Kommunikation zu den Programmen, Datenschutz, Datenerhebung
- 32. In Artikel 44 Absatz 6 des Vorschlags für die Dachverordnung in BR-Drucksache 227/18 (PDF) ist eine unentgeltliche, nichtausschließliche und unwiderrufliche Nutzungslizenz für alle Kommunikations- und Sichtbarkeitsmaterialen der Verwaltungsbehörden und auch der Begünstigten für die Kommission vorgesehen. Der Bundesrat befürwortet die umfassende Form der Nutzungslizenz nicht, da die Erteilung einer Nutzungslizenz für ein urheberrechtlich geschütztes Werk üblicherweise als Folge einer Vereinbarung mit dem Urheber und gegen Entrichtung eines Entgelts erfolgt.
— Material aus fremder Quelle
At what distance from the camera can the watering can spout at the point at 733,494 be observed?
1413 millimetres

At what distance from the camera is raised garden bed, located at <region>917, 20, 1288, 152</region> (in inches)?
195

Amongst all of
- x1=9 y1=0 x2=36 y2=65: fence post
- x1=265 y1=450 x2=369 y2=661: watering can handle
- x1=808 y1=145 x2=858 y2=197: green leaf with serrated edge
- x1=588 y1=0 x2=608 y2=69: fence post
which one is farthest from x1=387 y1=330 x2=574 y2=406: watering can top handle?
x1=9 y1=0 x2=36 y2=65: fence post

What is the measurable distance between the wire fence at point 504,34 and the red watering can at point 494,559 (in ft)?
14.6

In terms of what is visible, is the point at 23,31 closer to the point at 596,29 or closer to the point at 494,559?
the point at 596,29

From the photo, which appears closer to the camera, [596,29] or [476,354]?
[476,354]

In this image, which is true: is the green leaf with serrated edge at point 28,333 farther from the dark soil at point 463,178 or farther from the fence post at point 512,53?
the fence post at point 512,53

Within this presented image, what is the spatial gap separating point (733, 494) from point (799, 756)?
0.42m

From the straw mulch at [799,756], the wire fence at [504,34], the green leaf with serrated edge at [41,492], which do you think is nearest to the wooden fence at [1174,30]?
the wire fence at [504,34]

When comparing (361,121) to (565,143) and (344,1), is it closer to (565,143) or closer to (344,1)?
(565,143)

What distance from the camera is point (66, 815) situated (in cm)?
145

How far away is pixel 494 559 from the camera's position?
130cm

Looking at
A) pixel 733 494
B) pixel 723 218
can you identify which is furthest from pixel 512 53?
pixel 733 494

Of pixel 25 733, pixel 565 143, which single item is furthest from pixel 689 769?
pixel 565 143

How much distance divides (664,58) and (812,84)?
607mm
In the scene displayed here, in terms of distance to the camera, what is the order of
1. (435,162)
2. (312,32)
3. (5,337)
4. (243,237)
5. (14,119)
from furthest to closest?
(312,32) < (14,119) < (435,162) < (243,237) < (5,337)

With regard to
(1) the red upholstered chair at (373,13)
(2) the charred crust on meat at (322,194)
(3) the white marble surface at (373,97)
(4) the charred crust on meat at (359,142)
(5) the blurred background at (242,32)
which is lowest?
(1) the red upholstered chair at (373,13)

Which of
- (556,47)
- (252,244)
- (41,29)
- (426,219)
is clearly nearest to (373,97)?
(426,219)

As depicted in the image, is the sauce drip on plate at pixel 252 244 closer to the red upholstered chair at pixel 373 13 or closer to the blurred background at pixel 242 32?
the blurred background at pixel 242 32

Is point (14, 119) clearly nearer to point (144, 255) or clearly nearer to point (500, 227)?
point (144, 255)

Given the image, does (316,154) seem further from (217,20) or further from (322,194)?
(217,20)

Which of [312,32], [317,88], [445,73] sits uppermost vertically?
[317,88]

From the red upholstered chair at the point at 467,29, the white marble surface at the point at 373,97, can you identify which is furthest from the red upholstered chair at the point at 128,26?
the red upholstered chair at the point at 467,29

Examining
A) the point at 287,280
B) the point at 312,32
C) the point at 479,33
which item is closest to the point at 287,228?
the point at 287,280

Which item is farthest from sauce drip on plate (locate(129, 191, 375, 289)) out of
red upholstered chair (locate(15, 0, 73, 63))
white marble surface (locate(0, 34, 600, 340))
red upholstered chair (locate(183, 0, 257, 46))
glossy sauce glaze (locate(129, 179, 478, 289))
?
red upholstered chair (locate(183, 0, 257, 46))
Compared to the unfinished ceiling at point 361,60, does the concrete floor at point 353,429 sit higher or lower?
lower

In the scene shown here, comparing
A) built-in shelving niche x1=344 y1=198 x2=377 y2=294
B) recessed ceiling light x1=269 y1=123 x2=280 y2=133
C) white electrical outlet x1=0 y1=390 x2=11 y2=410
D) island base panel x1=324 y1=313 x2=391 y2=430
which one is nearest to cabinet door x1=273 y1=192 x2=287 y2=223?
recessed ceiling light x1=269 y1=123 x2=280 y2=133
Die komplette Freigabe des Werkes, insbesondere bei Werken der Begünstigten, greift in die Dispositionsfreiheit des Urhebers ein.
- 33. Der Bundesrat sieht in der verbindlichen Vorgabe gemäß Artikel 17 Absatz 3 Buchstabe i des Vorschlags für die Dachverordnung in BR-Drucksache 227/18 (PDF) , in jedem Programm Öffentlichkeitsarbeit über die sozialen Medien umzusetzen, einen unverhältnismäßigen Mehraufwand, der personellen Mehrbedarf auslöst. Denn es müsste insbesondere gewährleistet sein, dass auf unangemessene Beiträge Dritter eine kurzfristige Reaktion erfolgen kann. Zudem müsste eine hohe Anzahl von "posts" erfolgen, um tatsächlich öffentlichkeitswirksam zu agieren. Der Bundesrat spricht sich daher für eine fakultative Inanspruchnahme der sozialen Medien für die Öffentlichkeitsarbeit aus.
- 34. Er begrüßt, dass der Umfang von Daten zu Teilnehmenden, die an die Kommission zu berichten sind, verringert wurde. Vor diesem Hintergrund kann die Regelung, dass die einzelnen Teilnehmerdatensätze nur an die Kommission übermittelt werden können, wenn diese vollständig sind, akzeptiert werden. Der Bundesrat weist aber darauf hin, dass in Hinblick auf mögliche weitere delegierte Akte zur Erweiterung der abgefragten Daten die Vollständigkeitsanforderung zu einem wesentlichen Risiko für die Berichterstattung wird. Er befürchtet zudem, dass die Lösung der Kommission, Verwaltungsbehörden zum Zugriff auf in Behörden bereits vorhandene Daten zu Teilnehmenden zu ermächtigen, datenschutzrechtlich kaum umsetzbar sein wird.
Ferner sieht der Bundesrat die große Zahl der zu erhebenden sensiblen Daten in Anhang I Absatz 1b des Verordnungsvorschlags überaus problematisch. Die Erfahrungen in der ESF-Umsetzung zeigen, dass die Erhebung dieser Daten bei den Teilnehmenden auf großes Unverständnis stößt. Insbesondere auch im Kontext der Berichtsanforderungen wird diese Ausweitung abgelehnt.
- 35. Der Bundesrat hat Bedenken, ob Artikel 15 Absatz 5 des Verordnungsvorschlags bereits hinreichend klar und präzise formuliert ist, um sicherzustellen, dass die vorgesehene Verarbeitung personenbezogener Daten seitens der Mitgliedstaaten und Verwaltungsbehörden sowie anderer Stellen auf dieser Grundlage rechtmäßig erfolgen kann.
- 36. Er gibt zu Anhang I Absatz 1b des Verordnungsvorschlags zu bedenken, dass die entsprechenden Daten für die sonstigen gemeinsamen Outputindikatoren in Deutschland nicht zentral erhoben werden. Zudem ist unklar, welchen Anforderungen die vorgesehenen fundierten Schätzungen der Begünstigten im Einzelnen entsprechen müssen, ob sie belastbar sind und ob dies seitens der Träger auch umsetzbar ist.
Weiteres
- 37. Im Übrigen verweist der Bundesrat auf seine Stellungnahme vom 6. Juli 2018 zur Mitteilung der Kommission zum Mehrjährigen Finanzrahmen 2021 bis 2027 (BR-Drucksache 166/18(B) ) und bekräftigt insbesondere die dort unter Ziffern 59 bis 61 in Bezug auf den Verordnungsvorschlag zum ESF+ gemachten Aussagen.
- 38. Er bittet die Bundesregierung, seine Auffassung in den Verhandlungen auf EU-Ebene zu berücksichtigen.
Direktzuleitung der Stellungnahme
- 39. Der Bundesrat übermittelt diese Stellungnahme direkt an die Kommission.